La Cancel Culture è operosa da molto tempo su numerosi piani. Abbatte icone del femminismo storico come Gloria Steinem, colpevole di aver fatto campagna per Bernie Sanders anziché per Hillary Clinton e di essere ostile alla legalizzazione della prostituzione. Insulta J.K. Rowling perché nemica del superamento del sesso biologico in favore di un “genere” auto-dichiarato. Licenzia Ian Buruma dalla direzione della New York Review of Books per aver pubblicato il saggio di un conduttore radiofonico accusato e poi assolto dall’accusa di molestie sessuali. Tira giù le effigi di Noam Chomsky e Francis Fukuyama, firmatari di un manifesto-denuncia contro “la moda dello svergognamento pubblico” nel quale si parla di editor licenziati per la pubblicazione di brani controversi; libri ritirati per presunta inautenticità; giornalisti a cui è vietato scrivere su determinati argomenti.

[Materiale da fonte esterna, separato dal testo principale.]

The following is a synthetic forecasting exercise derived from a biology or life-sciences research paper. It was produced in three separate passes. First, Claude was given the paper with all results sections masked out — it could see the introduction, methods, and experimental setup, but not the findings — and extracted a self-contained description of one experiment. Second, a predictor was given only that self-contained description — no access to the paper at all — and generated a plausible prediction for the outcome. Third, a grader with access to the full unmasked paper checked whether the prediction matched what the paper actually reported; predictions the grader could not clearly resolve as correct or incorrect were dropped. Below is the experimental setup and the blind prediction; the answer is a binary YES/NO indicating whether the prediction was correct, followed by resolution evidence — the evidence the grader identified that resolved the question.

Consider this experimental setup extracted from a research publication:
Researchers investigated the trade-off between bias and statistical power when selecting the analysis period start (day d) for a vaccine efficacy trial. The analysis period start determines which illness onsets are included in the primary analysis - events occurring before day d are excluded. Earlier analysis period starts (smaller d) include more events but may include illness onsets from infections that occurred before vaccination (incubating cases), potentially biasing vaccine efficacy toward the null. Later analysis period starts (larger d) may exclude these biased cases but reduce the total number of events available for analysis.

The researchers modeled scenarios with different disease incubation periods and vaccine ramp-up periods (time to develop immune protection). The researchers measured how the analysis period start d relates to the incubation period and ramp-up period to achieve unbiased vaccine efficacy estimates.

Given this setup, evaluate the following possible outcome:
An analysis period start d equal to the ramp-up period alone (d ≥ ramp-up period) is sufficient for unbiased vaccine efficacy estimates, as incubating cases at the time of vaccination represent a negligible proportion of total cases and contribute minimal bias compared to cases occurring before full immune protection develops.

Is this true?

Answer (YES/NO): NO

Ecco, mi vien da dire: finalmente abbiamo una guerra culturale. Finalmente un pezzetto di mondo abituato all’inchino e all’applauso si accorge che nessun trono è salvo per definizione, nessuna statua può resistere per diritto di nascita. La cultura è potere. Il potere è conteso. Conservarlo, prenderselo, riprenderselo, non è operazione indolore.
Il prof. Fasolo e molti altri della sua generazione, cresciuti nel conflitto, conoscevano la lezione e furono a modo loro perdenti di successo: quando nell’era degli esami di gruppo e del 18 politico obblighi studenti a disegnare a mano intere chiese rinascimentali, ovvio che qualcosa rischi. E tuttavia, credendoci, fecero quelle battaglie. Resistettero alla tentazione della resa. Ci ammaccarono carriere, spesso ridendoci sopra.
È comprensibile l’attuale sconcerto dell’area intellettuale liberal, moderata, potente, nel ritrovarsi strapazzata dai fanatici della Cancel Culture: mai avrebbero pensato di trovarsi dalla parte sbagliata dei cannoni di un nuovo maccartismo, con la loro reputazione e i loro contratti minacciati dall’indignazione social. Fino a poco tempo fa la battaglia non li riguardava, tutte le armi erano in mano ai loro amici e fan.
Le vittime erano lontane dalla loro bolla di interessi e forse non avevano idea che si potesse finire decapitati per un’opinione o addirittura per uno scherzo. Quando, per dirne una, sull’onda del fervore anti-trumpiano, la Disney licenziò il regista James Gunn per archeologici post degli anni ’10 su stupro e Aids, nessuno si sentì particolarmente coinvolto.
Se gli agnelli sacrificali del momento conoscessero i precedenti, saprebbero che è illusorio appellarsi all’idea di un disarmo bilaterale in nome della libertà delle idee e del diritto democratico a esprimerle senza rischiare sanzioni. Non succederà.
La critica alla Cancel Culture dovrà trovare trincee più solide di un generico invito a essere buoni. I bersagli dei Savonarola della rete dovranno attrezzarsi al conflitto e decidere se credono abbastanza alle loro battaglie da rischiare la gogna social (che peraltro è sempre meglio degli antichi sputi) o se preferiscono riallinearsi al censore collettivo in nome del quieto vivere e delle scadenze del mutuo.